Com o tempo a relação tende a se estabilizar. A ideia de que não é mais preciso conquistar o outro pode fazer com que a relação seja negligenciada, investindo menos que o necessário em novas e boas experiências. Por conhecer o parceiro a fundo, será possível saber de cor todos os seus gostos, ideias e princípios. Baseado nisso, muitas de suas ações se tornarão previsíveis. Ao presenciar um fato você será capaz de adivinhar como o parceiro vai reagir.
Pode ser que nesse período surja, no trabalho, na faculdade ou no apartamento vizinho, alguém novo e interessante. Alguns, nesse caso, usam o conhecido como um exemplo, um modelo do que gostaria que seu parceiro fosse. Você poderá se cobrar ou até cobrar o parceiro por não ser da forma como você agora gostaria. Você pode até mesmo desejar que seu parceiro seja diferente após conhecer o namorado de uma amiga, alguém completamente novo e legal.

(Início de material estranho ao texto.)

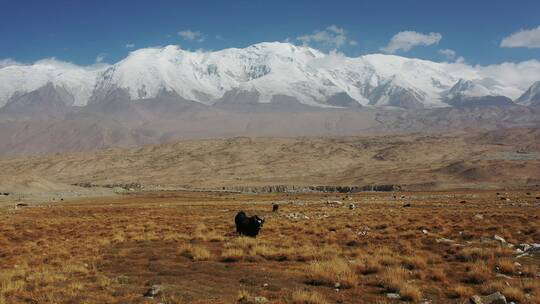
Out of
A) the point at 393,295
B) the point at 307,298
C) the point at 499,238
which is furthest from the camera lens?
the point at 499,238

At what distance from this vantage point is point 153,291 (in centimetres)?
1389

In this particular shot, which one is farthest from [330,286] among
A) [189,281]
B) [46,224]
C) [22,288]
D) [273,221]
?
[46,224]

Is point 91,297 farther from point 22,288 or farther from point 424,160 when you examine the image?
point 424,160

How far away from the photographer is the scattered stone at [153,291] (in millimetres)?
13812

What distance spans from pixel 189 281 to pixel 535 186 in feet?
347

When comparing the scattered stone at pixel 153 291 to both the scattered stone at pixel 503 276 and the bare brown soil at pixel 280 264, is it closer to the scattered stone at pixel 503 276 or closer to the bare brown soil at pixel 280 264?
the bare brown soil at pixel 280 264

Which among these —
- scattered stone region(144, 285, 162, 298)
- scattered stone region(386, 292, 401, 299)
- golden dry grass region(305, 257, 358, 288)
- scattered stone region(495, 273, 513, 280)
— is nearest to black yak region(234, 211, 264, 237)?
golden dry grass region(305, 257, 358, 288)

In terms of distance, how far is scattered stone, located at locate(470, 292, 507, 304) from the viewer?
12.1m

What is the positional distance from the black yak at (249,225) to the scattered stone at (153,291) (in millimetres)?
12188

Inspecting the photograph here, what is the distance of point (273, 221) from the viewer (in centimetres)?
3372

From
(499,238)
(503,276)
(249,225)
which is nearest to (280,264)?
(503,276)

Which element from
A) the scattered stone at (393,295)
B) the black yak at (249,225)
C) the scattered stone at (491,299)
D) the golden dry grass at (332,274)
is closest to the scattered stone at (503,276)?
the scattered stone at (491,299)

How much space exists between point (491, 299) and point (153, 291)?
29.3 feet

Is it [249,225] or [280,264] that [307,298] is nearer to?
[280,264]
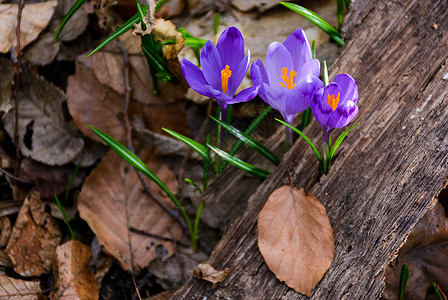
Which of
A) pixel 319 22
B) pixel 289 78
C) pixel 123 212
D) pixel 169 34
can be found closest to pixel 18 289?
pixel 123 212

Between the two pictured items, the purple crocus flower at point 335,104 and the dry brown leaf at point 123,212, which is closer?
the purple crocus flower at point 335,104

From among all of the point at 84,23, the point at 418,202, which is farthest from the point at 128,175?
the point at 418,202

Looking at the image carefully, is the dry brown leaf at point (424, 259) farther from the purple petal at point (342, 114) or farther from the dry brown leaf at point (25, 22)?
the dry brown leaf at point (25, 22)

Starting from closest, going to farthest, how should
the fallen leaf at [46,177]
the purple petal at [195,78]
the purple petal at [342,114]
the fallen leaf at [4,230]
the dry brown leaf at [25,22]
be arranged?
the purple petal at [342,114] → the purple petal at [195,78] → the fallen leaf at [4,230] → the fallen leaf at [46,177] → the dry brown leaf at [25,22]

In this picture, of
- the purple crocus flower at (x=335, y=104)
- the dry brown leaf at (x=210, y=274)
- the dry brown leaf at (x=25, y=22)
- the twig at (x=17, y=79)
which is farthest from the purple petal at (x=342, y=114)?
the dry brown leaf at (x=25, y=22)

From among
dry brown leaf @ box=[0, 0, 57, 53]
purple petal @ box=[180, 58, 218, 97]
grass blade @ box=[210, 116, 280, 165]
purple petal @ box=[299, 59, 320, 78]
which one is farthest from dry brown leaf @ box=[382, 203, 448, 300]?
dry brown leaf @ box=[0, 0, 57, 53]

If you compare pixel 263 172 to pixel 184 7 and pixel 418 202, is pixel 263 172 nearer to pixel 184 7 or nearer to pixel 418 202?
pixel 418 202
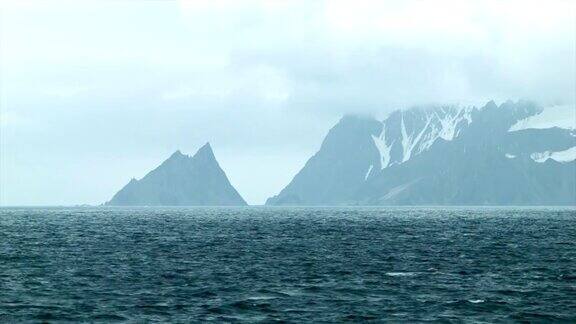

A idealização ou até mesmo a cobrança tem pouquíssimas chances de contribuir positivamente para a relação. A primeira contribui negativamente, haja vista que traçar um parceiro ideal, livre de defeitos, que mescle suas qualidades com as qualidades de qualquer outra pessoa, é mera utopia. A segunda atua negativamente pois a simples cobrança deixa o casal propenso ao conflito, ao distanciamento e à necessidade de autoafirmação.
Entenda que o novo conhecido é alguém com quem você não tem obrigações, é alguém cujas decisões da vida pessoal dele não interferem em nada na sua vida, logo vocês não precisam discutir a cada tomada de decisão. Não conviver com o outro por longos períodos é o que te impede de conhecer seus defeitos, pois certamente ele também tem defeitos, todos temos. É exatamente essa ausência de obrigação que faz com que qualquer pessoa pareça ter apenas “partes boas”.
Se o comportamento de um novo conhecido despertou em você saudades dos tempos em que a relação era nova, alegre e empolgante, é uma ótima ideia pensar formas de atrair novidades para a relação. Ainda que conheça a fundo seu parceiro, vocês certamente não viveram todas as experiências possíveis juntos, e são as experiências que poderão nutrir a relação de coisas novas. Por isso, faça um esforço para tirar a relação do comodismo. Convide-o para conhecer um novo restaurante, passar o final de semana em uma cidade que nunca foram, cozinhar juntos uma receita ousada, ir ao cinema ou a uma peça de teatro, arriscar novas experiências sexuais, enfim, coloque elementos novos na rotina do casal.
Pode ser que as novas ideias causem resistência no outro que, tão acostumado a uma mesma rotina, se assuste com o repentino desejo de inovar. Nesse caso é necessário entender a reação do companheiro, e vale até mesmo abrir o jogo, dizer que está sentindo a necessidade de coisas novas. Se ele não gostar das sugestões, pergunte o que ele gostaria de fazer e tracem ideias juntos, sempre expondo o seu desejo de fazer coisas novas e o quanto isso será benéfico para vocês e para a relação.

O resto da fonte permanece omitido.